Sobs overcame Maren, and she had to stop and lean over, hands on knees until she had stifled the anguish. She sucked her lip and tasted the blood where it was split. Maren spat it out and willed herself to keep walking. It would be dark soon, and without light to follow the path, the bog might claim her. Her strength was failing. As she plodded on, head down into the wind, in a fog of exhaustion, her mind sought the past. Why must it run towards torture and pain by presenting her anew with her fall from grace? Some things were as clear as day – bewilderment, pain, and fear, so much fear, sharp as a knife in the ribs.

She lay under Drayton as he slid in and out of her unprotesting body. The bed creaked with each thrust of his hips, and she would have laughed at the absurdity of what he was doing were she not so sore. It was the second time she had borne this indignity. The first time, she wanted to cry out at the sting of him ripping away her innocence, but pride stopped her. Besides, she thought it was all over and done with, and then he had slept, and she had time to gather her thoughts and her courage. But he had not slept for long, and when he had awakened in the dead of night, he had grabbed her again.

What else had she expected on her wedding night – hushed words of love and gentle caresses?

The man heaving on top of her was a criminal of the worst order – violent, strong and merciless – her father’s choice, for she had never been granted one. She bit her lip as his fingers dug into her hips, and his teeth nipped her neck – spiteful, like a dog’s bite.

Her father’s words washed over her. Had it only been a week ago? ‘I have found you a husband. I have summoned a priest, and he will be here at day’s end tomorrow to get you wed, daughter.’

When she had questioned him, all she had got for her trouble was a stinging smack and her father’s indifference. ‘Tis high time you were off my hands, and the bastard has long admired you. He has paid a goodly sum for your hand, so be sure to be obedient and pleasing, and he’ll not smack you about. And if you don’t wed him, you will feel the bite of my fist, lass.’

‘I cannot. Drayton is a bad man, father.’

‘And where will we find a good one to take you? There’s no man who will cross him and live, daughter, and he is loyal to me. He keeps my secrets, no doubt because he has long coveted you. Drayton will be a good provider and protector when I am off about my business.’

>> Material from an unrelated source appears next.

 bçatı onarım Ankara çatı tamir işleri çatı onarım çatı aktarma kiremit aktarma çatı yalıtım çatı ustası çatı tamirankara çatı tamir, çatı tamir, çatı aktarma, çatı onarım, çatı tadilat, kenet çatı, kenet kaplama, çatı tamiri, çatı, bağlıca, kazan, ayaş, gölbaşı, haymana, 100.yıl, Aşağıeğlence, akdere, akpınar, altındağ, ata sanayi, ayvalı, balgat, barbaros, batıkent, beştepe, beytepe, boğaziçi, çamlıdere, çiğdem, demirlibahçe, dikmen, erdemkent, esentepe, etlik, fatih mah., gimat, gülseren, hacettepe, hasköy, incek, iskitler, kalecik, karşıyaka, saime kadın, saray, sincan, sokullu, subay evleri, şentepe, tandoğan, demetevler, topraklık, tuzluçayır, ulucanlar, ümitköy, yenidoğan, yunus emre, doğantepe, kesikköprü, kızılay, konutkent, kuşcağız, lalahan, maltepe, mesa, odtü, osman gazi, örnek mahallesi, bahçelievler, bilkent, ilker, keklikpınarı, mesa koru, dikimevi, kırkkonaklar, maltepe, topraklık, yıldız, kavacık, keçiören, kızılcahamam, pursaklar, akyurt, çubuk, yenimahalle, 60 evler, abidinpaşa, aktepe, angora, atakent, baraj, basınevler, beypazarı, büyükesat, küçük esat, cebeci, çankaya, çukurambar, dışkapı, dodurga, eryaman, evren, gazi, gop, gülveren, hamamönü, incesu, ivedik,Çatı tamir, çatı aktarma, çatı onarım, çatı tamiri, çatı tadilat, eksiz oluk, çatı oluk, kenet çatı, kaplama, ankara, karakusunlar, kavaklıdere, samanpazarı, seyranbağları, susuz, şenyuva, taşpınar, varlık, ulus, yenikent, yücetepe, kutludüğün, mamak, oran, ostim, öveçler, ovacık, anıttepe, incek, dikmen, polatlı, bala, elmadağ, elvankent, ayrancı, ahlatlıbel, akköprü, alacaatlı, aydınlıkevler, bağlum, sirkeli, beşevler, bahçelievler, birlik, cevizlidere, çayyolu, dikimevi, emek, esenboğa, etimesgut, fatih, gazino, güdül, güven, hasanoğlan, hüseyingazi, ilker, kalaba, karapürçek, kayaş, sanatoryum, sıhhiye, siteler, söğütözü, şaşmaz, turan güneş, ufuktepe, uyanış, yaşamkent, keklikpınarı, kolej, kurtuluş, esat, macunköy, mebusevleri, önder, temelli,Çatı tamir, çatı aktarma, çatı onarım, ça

Was that what her husband was doing as he grunted on top of her - protecting her? It did not feel like it. Perhaps this was marriage and love, and it was all she would get in this life, this carnal attention, this succumbing, being a means of pleasing another with no pleasure for herself.

Her husband cried out and fell against her, crushing her, his sweat pressing into her skin and merging with her own. Drayton Carver rolled off her and declared, ‘Tis done, lass, and well done too. You are pleasing abed. I declare myself well satisfied. I hope I pleased you as much as you pleased me.’ He did not wait for an answer to his question, nor did he need one. Like all men, he assumed he was God almighty, and she in thrall to him. The bed shifted as he rolled off it. ‘Now, my love, I must be gone.’

‘Where?’ she said, pulling down her skirt and hoisting up her bodice.

‘I am off hunting,’ said Drayton, rearranging in breeches which he had not removed completely in his haste to have her. He turned with a wickedly handsome grin, and she knew he was not talking about hunting animals. ‘I am loath to leave your bed as you are heaven on your back, lass, but I have a grudge to settle, which is long overdue, as well as a pompous laird who needs to be separated from his cattle.’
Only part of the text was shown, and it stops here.